Yaratan, bu senaryo için imtihan der. Akledebilene der ve karşılığını vereceğini söyler. Mülk yani her şey benim der ancak azgın ve hadsiz insan bunu dinlemez genelde. Mal edinir mülk edinir neler de neler. Kendinden bilir bir çok şeyi. Malı kendinden bilir, gençliği kendinden bilir, aklı kendinden bilir fikri kendinden bilir. İmtihan genelde kaybedilir. Bir nevi kendini tanrı bilir üstte anlattığım basit, aciz ve acınası varlık. Eline diken batsa oturup ağlayacak organizma, normal zamanda size kahramanlık hikayeleri falan anlatabilir. Yaratan ise ne yaparsan yap affedeyim ancak tanrılık yapma der. İnsan bu durar mı en çok onu yapacak. Hadsiz sonuçta yani haddi hududu yok. Dur bilmez durak bilmez. Neyse bu insan denen şey yazmakla bitmez ve hiç birine de değmez gibi. Ben de kanaat kınından bir kılıç çektim, keskin tarafıyla insanlardan umudumu kestim.
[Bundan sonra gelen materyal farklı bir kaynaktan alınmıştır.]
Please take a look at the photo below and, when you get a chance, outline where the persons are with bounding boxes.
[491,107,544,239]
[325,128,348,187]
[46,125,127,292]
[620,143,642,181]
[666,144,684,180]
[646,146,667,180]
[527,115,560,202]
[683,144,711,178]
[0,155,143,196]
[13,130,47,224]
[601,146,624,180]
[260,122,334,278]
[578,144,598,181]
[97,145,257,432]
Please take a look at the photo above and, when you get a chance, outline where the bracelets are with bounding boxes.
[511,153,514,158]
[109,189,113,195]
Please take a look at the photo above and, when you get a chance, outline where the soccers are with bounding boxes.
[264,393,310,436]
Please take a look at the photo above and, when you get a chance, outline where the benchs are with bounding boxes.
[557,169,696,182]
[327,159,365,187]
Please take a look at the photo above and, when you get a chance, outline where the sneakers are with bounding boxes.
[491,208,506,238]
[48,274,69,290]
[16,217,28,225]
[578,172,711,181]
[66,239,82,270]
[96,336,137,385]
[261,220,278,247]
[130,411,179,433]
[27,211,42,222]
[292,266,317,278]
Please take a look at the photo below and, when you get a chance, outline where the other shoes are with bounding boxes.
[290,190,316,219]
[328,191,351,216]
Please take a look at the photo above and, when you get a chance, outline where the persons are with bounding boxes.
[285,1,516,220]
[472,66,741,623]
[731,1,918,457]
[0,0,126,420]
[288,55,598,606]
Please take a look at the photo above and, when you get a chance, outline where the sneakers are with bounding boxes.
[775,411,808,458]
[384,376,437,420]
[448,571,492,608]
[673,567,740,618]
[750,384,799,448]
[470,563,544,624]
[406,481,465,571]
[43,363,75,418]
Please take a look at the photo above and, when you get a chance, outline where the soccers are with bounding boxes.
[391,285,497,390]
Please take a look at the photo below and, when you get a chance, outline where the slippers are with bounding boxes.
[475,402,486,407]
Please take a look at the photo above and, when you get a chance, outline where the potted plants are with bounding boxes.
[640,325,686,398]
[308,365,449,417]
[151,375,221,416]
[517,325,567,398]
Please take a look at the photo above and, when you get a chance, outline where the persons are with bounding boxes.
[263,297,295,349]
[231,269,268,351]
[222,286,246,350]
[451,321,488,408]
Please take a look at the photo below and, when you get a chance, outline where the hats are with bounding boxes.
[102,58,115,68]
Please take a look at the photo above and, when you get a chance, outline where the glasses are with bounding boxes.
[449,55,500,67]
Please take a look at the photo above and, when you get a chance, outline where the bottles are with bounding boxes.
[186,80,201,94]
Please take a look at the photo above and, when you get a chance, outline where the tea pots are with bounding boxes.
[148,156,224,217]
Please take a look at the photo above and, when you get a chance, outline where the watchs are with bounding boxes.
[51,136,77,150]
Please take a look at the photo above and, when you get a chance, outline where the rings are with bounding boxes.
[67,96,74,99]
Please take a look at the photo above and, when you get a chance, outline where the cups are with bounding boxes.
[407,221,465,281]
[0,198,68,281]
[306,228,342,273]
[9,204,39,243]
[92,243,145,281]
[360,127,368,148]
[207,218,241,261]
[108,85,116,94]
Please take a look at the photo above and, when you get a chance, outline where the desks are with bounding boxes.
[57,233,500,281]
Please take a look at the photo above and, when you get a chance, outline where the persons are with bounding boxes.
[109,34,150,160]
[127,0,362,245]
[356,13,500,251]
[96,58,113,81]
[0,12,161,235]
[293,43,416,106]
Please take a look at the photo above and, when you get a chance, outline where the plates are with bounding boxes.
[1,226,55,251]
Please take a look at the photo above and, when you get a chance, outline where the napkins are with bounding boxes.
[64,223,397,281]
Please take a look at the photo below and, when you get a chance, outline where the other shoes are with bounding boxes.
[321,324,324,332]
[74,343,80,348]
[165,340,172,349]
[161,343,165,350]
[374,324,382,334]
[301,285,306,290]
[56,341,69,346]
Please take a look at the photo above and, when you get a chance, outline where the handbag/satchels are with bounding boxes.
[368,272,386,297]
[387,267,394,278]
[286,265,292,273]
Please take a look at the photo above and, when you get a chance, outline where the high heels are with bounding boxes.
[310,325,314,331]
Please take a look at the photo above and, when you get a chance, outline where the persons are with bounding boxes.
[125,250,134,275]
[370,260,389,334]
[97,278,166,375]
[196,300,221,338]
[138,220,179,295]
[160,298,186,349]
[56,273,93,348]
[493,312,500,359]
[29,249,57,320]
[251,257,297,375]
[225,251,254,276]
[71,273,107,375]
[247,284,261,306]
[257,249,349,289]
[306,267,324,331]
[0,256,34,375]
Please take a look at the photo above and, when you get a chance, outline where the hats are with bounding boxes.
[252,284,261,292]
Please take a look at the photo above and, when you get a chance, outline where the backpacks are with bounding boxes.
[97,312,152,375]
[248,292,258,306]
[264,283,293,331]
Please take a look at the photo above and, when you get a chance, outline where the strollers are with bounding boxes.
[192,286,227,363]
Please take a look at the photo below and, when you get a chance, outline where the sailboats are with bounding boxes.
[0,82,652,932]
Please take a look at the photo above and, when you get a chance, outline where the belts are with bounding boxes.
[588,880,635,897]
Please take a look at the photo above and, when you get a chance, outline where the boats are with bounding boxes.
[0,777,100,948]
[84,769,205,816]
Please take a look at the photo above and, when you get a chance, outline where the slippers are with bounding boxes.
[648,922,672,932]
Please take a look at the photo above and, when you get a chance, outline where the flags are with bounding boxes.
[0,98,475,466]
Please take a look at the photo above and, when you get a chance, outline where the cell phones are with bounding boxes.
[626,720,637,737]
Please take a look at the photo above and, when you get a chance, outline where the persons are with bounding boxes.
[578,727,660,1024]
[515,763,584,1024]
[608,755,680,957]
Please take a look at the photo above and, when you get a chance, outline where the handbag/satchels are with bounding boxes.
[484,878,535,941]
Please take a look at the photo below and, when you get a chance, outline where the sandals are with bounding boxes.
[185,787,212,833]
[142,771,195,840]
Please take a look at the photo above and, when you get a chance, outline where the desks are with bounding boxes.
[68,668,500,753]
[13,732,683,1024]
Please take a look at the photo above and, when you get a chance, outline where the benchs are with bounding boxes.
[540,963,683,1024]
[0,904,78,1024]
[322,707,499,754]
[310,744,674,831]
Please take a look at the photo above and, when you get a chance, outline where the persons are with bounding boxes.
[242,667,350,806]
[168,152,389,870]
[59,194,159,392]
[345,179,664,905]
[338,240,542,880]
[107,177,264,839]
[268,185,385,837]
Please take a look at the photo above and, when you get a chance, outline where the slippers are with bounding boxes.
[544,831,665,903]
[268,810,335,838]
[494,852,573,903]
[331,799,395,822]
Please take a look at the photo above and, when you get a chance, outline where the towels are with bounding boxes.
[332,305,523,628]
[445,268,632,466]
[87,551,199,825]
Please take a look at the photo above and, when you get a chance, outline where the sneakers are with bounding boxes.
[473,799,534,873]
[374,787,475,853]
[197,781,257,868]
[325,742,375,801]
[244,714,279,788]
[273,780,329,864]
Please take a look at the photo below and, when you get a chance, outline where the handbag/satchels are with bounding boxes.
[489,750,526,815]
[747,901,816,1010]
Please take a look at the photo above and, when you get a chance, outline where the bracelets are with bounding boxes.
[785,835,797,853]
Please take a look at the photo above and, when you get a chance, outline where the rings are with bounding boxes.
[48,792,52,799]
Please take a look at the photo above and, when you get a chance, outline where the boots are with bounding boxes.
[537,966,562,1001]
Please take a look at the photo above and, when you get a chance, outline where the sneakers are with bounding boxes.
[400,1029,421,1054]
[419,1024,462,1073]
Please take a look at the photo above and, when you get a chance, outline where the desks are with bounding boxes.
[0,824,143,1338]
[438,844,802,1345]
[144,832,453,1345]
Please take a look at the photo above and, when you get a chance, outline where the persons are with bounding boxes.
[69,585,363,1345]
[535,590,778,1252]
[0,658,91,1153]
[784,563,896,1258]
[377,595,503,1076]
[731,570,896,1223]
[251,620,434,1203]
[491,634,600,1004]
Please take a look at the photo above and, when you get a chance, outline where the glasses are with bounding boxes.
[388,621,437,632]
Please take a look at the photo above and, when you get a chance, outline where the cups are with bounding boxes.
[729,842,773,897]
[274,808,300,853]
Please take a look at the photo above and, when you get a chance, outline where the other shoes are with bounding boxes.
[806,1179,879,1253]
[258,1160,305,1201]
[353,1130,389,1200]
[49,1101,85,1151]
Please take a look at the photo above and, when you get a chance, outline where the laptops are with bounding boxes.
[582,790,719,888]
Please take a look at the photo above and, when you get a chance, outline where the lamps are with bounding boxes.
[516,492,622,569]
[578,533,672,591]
“Bilmez misin ki, hakikaten göklerin ve yerin mülkü Allah’ındır, hepsi O’nundur. Size de Allah’dan başka ne bir dost, ne de bir yardımcı vardır.” der yaratan. Bilirim diyorum son olarak. Bilirim ki gökte yerde ne varsa hepsi Allah’ındır. Bana da O’ndan başka ne bir dost ne de bir yardımcı vardır.